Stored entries
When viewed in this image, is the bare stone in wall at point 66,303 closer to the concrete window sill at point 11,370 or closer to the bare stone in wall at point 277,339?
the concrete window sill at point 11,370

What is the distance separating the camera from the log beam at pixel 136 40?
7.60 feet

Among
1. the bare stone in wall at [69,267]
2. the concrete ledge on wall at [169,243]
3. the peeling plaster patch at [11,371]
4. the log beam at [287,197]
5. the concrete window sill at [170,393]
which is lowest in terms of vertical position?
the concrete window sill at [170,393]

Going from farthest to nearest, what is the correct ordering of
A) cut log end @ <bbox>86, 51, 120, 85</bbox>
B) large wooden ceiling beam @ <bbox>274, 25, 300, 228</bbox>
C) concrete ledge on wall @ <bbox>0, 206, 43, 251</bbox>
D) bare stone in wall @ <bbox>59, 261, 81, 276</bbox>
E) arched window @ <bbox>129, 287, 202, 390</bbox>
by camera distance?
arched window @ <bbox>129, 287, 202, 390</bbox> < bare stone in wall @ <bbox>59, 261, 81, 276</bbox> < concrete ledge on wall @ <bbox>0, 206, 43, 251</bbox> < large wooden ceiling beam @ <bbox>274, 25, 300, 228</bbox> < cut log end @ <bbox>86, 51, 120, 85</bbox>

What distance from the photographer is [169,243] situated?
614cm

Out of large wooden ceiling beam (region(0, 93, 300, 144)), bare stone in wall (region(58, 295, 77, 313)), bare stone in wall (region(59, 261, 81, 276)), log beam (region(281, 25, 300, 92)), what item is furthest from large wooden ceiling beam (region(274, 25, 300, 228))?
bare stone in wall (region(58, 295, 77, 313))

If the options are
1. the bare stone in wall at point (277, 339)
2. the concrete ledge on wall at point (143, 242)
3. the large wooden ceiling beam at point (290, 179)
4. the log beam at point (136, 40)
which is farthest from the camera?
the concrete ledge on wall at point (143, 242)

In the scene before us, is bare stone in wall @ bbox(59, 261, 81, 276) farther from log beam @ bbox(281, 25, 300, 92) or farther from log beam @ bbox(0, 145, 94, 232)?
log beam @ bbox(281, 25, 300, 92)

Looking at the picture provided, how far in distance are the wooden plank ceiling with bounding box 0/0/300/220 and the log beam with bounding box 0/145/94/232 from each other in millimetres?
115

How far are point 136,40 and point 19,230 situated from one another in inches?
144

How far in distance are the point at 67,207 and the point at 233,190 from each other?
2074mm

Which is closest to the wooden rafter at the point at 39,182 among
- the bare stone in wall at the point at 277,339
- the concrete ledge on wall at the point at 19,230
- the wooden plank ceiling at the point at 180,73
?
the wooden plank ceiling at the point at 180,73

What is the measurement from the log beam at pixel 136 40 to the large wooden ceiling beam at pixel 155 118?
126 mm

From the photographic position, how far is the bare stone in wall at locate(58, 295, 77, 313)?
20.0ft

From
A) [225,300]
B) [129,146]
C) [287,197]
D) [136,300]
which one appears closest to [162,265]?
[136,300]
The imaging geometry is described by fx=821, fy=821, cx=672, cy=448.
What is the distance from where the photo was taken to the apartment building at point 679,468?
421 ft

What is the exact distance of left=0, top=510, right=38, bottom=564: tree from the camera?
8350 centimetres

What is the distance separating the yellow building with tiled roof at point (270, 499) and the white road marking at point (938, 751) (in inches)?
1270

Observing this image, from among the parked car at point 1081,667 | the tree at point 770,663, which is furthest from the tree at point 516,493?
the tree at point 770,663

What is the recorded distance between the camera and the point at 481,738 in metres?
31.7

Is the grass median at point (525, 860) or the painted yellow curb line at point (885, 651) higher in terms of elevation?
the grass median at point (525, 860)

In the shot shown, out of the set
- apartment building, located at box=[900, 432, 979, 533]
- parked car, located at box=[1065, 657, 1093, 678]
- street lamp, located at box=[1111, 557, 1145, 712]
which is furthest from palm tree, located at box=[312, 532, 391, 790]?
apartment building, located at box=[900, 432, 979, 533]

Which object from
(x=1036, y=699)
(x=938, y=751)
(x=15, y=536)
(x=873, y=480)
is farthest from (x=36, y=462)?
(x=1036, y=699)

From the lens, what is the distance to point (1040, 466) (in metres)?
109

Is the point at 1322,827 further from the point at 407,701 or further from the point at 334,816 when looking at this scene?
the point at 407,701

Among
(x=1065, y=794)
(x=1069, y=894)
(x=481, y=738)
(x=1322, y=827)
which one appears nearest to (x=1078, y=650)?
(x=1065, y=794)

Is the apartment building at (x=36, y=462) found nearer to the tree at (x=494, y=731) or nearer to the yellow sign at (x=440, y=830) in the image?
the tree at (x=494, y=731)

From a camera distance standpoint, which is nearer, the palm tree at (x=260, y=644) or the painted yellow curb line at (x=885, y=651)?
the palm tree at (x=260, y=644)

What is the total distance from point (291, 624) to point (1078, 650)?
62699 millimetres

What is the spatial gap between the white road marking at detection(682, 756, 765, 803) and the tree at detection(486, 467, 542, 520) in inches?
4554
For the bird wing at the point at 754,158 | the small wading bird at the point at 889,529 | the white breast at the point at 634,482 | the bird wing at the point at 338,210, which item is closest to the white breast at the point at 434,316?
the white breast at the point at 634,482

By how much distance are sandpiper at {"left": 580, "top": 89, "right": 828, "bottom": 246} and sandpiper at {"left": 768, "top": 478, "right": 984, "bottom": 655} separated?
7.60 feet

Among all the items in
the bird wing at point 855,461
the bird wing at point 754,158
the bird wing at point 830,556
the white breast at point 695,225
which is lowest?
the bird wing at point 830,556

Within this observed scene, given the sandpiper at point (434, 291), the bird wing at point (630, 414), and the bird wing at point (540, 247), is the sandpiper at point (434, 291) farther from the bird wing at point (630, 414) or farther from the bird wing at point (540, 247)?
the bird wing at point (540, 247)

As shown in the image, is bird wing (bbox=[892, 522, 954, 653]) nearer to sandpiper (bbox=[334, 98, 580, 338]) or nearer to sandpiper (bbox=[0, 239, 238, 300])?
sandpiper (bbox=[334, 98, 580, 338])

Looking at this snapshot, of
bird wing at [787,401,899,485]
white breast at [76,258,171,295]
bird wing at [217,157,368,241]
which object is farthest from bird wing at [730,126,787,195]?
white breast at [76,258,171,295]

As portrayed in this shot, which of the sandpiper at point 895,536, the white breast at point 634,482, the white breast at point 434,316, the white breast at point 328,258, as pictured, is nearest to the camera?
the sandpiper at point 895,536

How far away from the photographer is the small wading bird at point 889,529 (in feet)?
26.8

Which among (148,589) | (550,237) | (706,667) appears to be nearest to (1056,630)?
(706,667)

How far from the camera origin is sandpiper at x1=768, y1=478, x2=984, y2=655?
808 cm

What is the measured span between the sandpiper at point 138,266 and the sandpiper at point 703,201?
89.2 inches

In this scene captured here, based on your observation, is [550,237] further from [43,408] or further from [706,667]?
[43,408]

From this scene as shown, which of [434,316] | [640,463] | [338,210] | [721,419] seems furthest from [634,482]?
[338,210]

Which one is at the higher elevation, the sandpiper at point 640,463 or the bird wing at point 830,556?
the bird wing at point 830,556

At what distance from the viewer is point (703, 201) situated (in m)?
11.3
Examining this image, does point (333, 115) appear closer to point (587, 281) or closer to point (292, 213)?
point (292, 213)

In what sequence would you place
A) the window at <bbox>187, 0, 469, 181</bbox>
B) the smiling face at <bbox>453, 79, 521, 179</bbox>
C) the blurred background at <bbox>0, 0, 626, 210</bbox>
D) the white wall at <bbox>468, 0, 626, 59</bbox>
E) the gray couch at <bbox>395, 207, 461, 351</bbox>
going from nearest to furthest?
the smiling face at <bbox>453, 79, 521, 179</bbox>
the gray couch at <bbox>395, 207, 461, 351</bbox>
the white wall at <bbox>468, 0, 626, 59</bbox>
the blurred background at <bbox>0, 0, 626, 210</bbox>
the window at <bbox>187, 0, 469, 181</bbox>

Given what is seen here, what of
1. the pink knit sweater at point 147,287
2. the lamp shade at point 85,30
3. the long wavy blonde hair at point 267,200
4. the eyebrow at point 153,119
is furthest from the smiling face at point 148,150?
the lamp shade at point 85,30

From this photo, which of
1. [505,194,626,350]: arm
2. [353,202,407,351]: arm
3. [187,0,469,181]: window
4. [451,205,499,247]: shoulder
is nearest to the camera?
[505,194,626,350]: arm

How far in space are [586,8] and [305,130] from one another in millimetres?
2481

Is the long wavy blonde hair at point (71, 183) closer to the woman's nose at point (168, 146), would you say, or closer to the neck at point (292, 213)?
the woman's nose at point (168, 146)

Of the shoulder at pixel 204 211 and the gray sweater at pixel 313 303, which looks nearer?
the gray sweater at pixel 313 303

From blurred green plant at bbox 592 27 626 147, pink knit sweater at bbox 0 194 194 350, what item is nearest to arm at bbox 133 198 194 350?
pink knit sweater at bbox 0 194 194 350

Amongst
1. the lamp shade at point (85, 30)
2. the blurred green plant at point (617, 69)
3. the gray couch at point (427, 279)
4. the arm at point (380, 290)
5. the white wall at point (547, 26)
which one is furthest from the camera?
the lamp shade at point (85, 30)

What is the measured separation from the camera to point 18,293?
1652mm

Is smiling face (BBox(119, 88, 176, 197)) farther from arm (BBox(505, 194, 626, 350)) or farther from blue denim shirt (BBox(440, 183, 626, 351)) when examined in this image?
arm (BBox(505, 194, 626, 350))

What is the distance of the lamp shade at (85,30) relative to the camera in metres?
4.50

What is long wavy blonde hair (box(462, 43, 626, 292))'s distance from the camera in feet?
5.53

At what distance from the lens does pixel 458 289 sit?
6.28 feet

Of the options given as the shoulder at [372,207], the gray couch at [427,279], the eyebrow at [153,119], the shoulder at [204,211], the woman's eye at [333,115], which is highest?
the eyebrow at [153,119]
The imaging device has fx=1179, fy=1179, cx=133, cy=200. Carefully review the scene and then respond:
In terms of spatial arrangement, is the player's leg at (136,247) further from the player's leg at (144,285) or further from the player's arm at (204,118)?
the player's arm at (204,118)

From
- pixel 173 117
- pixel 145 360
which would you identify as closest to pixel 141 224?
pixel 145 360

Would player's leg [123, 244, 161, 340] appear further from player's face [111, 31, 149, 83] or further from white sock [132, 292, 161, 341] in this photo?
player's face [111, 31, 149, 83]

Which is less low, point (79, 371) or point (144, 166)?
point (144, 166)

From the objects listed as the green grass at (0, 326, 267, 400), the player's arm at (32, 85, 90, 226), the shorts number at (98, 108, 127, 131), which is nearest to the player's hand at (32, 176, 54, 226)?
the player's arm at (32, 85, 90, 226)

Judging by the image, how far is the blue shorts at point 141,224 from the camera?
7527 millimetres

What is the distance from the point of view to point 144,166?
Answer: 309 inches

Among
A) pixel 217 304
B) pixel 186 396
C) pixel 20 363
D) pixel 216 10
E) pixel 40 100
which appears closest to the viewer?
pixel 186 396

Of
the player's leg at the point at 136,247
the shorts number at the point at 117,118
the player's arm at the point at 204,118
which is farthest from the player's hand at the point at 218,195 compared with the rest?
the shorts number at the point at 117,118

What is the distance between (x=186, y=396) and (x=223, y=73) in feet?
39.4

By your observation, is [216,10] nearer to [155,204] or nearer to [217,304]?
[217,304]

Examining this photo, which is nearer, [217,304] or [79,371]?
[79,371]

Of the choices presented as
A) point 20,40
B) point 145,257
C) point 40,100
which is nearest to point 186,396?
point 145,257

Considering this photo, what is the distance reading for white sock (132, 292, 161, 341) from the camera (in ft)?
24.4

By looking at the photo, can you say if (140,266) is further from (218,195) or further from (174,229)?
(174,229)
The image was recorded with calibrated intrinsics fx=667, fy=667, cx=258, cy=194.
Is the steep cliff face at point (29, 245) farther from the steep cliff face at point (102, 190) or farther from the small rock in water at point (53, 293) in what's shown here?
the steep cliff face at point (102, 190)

TASK
Please repeat the lines of the records from the line with "Going from farthest" to the line with "by camera distance?", unchanged.

RESPONSE TO THE EXERCISE
Going from farthest to nearest, what is the correct ordering of
A) cut log end @ <bbox>86, 51, 120, 85</bbox>
B) large wooden ceiling beam @ <bbox>274, 25, 300, 228</bbox>
C) concrete ledge on wall @ <bbox>0, 206, 43, 251</bbox>
D) bare stone in wall @ <bbox>59, 261, 81, 276</bbox>
E) arched window @ <bbox>129, 287, 202, 390</bbox>
by camera distance?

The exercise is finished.